To evaluate SoT, we look at the first non-trivial “speech detection” for the STT system following a successful EoT detection, and compare that to the groundtruth timestamp for the first word in the next turn. We use the word start time, since this is when the turn started, but note that this generally represents an unachievable lower bound; rather, it is much more reasonable to expect detection by the end of the first word. One advantage of defining SoT as the start of the first word is that negative SoT latency can be directly interpreted as a “false positive,” i.e., cases where the model detected the next turn before it actually started. In a voice agent, this would likely correspond to interrupting the voice agent before the user had actually said anything.

Below, we show Flux SoT detection latency, as well as the duration distribution of the first words in the turns. We see that Flux generally detects SoT within ~100-200ms of a typical first word duration, and exhibits a low false positive rate ≲ 1-2%. Note that, while we compared to another STT-based solution in Universal Streaming, we did not compare to pure VAD-based solutions for two reasons. First, their performance depends on the EoT solution with which they are paired. Second, they do not guarantee an actionable transcript at SoT detection. E.g., such solutions would not be viable if you wanted to use the initial prediction to determine whether the user speech might represent backchanneling as opposed to an attempted interruption.

The above analysis considers all possible turns in our conversational dataset. This is not ideal since, unlike EoT, SoT latency is only relevant for the subset of turns that correspond to an interruption.
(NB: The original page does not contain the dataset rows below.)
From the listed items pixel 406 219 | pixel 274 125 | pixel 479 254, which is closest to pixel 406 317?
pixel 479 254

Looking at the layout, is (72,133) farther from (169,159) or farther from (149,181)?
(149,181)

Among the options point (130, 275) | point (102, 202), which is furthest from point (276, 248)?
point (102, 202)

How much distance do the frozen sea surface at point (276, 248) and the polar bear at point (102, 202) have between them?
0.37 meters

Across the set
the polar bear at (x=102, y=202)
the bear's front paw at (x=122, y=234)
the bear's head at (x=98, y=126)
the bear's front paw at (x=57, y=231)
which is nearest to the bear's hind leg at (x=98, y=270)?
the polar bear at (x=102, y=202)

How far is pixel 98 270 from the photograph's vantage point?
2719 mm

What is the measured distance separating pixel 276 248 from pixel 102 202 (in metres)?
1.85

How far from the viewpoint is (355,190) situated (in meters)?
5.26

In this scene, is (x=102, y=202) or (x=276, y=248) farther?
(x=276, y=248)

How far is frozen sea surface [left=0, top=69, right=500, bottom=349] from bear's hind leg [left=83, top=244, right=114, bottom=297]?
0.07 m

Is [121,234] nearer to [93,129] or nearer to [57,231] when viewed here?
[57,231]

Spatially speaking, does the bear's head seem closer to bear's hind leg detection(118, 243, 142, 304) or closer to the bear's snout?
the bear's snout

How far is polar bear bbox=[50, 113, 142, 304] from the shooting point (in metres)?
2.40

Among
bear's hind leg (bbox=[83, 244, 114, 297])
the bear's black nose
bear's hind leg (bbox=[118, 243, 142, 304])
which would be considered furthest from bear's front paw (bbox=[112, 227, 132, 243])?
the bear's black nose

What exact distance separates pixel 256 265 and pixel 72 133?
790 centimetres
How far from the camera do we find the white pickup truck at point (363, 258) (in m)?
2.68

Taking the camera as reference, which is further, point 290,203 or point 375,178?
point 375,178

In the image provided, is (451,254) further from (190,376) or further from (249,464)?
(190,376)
If you are not currently speaking, and are instead waiting for someone else to say something, there is nothing immediately actionable about when they start, only when they end. However, identifying “true” interruptions is challenging and ambiguous, and anyway it is not clear that the pattern of human-human interruptions matches that of human-agent interruptions. Consequently, we decided this approach was more representative of Flux’s SoT detection capabilities than an approach based on filtering to “possible” interruptions.

What’s Next

Once you start considering the whole conversational aspect of speech, and move beyond Word Error Rate (WER), there’s a whole host of metrics one can explore, and different ways they can be calculated. For instance, one could combine the various aspects of turn detection, such as false positive rate and latency, into single “quality” metrics, such as the Voice Agent Quality Index (VAQI) developed by our Voice Agent Engineering Team. We believe a particularly interesting frontier is to incorporate a notion of semantics/conversation flow into these metrics, i.e., stratified or weighted metrics that reflect that some turns merit faster responses than others. We hope to be able to share more of our fun research on that with you on that front soon!